Vous nous avez interrogés sur une phrase prêtée au président israélien sur les réseaux sociaux. De nombreux messages relaient une déclaration d’Isaac Herzog, affirmant qu’«il n’y a pas de citoyens innocents à Gaza». La phrase est parfois retranscrite dans une version un peu différente, comme dans ce post vu plus de 500 000 fois. Isaac Herzog y est cité affirmant que «personne n’est innocent dans la bande de Gaza, y compris les civils.»
⚪️SPOTLINE | Israeli President Isaac Herzog claims, "No one is innocent in the Gaza Strip including civilians." pic.twitter.com/Cidnpn9nFM
— The Spot (@Spotnewsth) October 14, 2023
Les posts renvoient en général un extrait vidéo d’une quarantaine de seconde, où l’on entend : «Nous menons des opérations militaires selon les règles du droit international. Point à la ligne. Sans équivoque. C’est toute une nation qui est responsable. Ce n’est pas vrai, cette rhétorique selon laquelle les civils ne sont pas conscients et ne sont pas impliqués, c’est absolument faux. Ils auraient pu se soulever, ils auraient pu lutter contre ce régime maléfique qui a pris le contrôle de Gaza lors d’un coup d’Etat.»
Il s’agit d’un montage de propos effectivement tenus (mais pas tout à fait dans cet ordre) lors de la conférence de presse du président devant la presse étrangère.

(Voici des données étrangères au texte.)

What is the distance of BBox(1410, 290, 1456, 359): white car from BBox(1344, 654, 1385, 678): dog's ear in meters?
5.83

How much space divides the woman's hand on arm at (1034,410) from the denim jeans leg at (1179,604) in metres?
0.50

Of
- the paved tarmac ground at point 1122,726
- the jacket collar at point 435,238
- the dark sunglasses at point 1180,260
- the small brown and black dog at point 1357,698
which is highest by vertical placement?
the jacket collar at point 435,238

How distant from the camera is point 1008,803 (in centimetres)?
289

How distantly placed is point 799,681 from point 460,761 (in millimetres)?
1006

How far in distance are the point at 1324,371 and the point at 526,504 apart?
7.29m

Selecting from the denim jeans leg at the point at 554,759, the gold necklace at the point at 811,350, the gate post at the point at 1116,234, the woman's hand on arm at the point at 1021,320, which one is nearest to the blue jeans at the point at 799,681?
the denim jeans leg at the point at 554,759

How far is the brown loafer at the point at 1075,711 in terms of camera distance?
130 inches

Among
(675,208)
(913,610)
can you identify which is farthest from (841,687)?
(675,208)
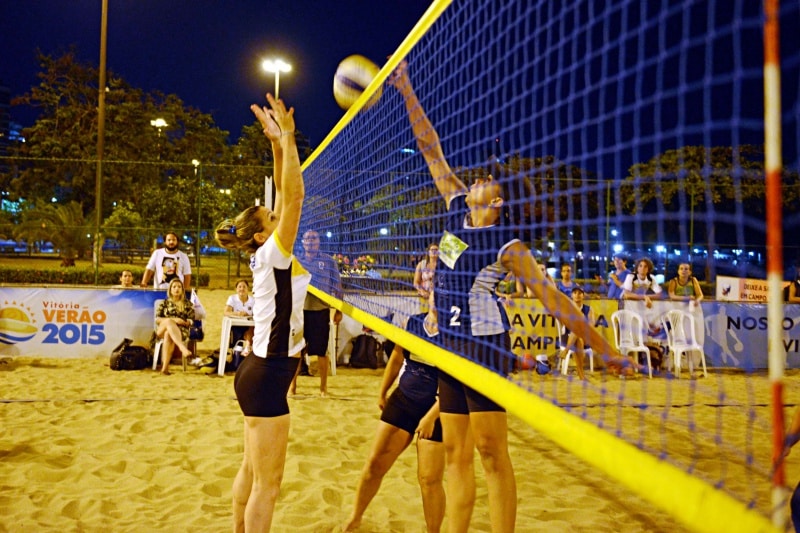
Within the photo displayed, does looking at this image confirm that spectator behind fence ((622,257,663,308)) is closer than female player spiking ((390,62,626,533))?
No

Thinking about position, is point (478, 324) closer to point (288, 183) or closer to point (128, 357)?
point (288, 183)

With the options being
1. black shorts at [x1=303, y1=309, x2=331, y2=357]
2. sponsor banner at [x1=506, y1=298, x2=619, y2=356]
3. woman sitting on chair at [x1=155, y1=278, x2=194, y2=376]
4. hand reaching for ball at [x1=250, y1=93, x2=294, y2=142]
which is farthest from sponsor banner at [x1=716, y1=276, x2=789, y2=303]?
hand reaching for ball at [x1=250, y1=93, x2=294, y2=142]

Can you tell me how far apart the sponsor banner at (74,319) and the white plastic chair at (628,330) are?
6.29 meters

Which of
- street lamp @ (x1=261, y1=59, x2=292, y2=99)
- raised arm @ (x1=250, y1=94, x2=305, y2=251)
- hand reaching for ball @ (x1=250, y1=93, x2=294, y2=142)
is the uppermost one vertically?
street lamp @ (x1=261, y1=59, x2=292, y2=99)

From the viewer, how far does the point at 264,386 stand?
8.71ft

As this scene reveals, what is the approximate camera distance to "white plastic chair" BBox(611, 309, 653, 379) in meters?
8.65

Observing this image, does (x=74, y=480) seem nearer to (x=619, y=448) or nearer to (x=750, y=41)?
(x=619, y=448)

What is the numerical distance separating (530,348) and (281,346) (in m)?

CheckNews a écouté le passage entier, qui se tenait après l’annonce par Israël du déplacement de plus d’A million de Gazaouis. En voici un verbatim.
Un journaliste de la chaîne britannique ITV évoque les propos de Joe Biden ayant mis en avant la nécessité de respecter le droit international et de prendre en compte la situation humanitaire à Gaza. Puis interroge Isaac Herzog sur ce que compte faire Israël pour «soulager l’impact du conflit sur les 2 millions de civils de Gaza, dont beaucoup n’ont rien à voir avec le Hamas».
Ce qui amène cette réponse du président israélien : «Tout d’abord, nous devons comprendre qu’il existe un Etat qui a construit une machine du mal, juste à nos portes. C’est toute une nation qui est responsable. Ce n’est pas vrai cette rhétorique selon laquelle les civils ne sont pas conscients et ne sont pas impliqués, c’est absolument faux. Ils auraient pu se soulever, ils auraient pu lutter contre ce régime maléfique qui a pris le contrôle de Gaza lors d’un coup d’Etat assassinant les membres de leur famille qui étaient dans le Fatah. Il y a une courte mémoire sur le monde. Israël a évacué Gaza, unilatéralement, afin de montrer sa volonté de faire la paix. J’étais membre de ce cabinet. Nous avons dit à notre nation que ce serait Hongkong du Moyen-Orient. Eh bien, la réalité s’est transformée en tragédie. [...] Nous menons des opérations militaires selon les règles du droit international. Point à la ligne. Sans équivoque. Mais nous sommes en guerre. Nous défendons nos maisons. C’est la vérité. Et lorsqu’une nation protège son pays, elle se bat. Et nous nous battrons jusqu’à ce que nous leur brisions la colonne vertébrale.»
Cibles légitimes
Quelques minutes après, un journaliste de Channel 4 relance Herzog en ces termes : «En écoutant vos réponses ces dernières minutes, je suis un peu confus, parce que d’un côté vous dites qu’Israël respecte les règles de la guerre et est très prudent pour éviter la perte de vies civiles dans la bande de Gaza, mais en même temps le moment où vous semblez tenir les gens pour responsables de ne pas avoir tenté de supprimer le Hamas et donc, implicitement, cela en fait des cibles légitimes.»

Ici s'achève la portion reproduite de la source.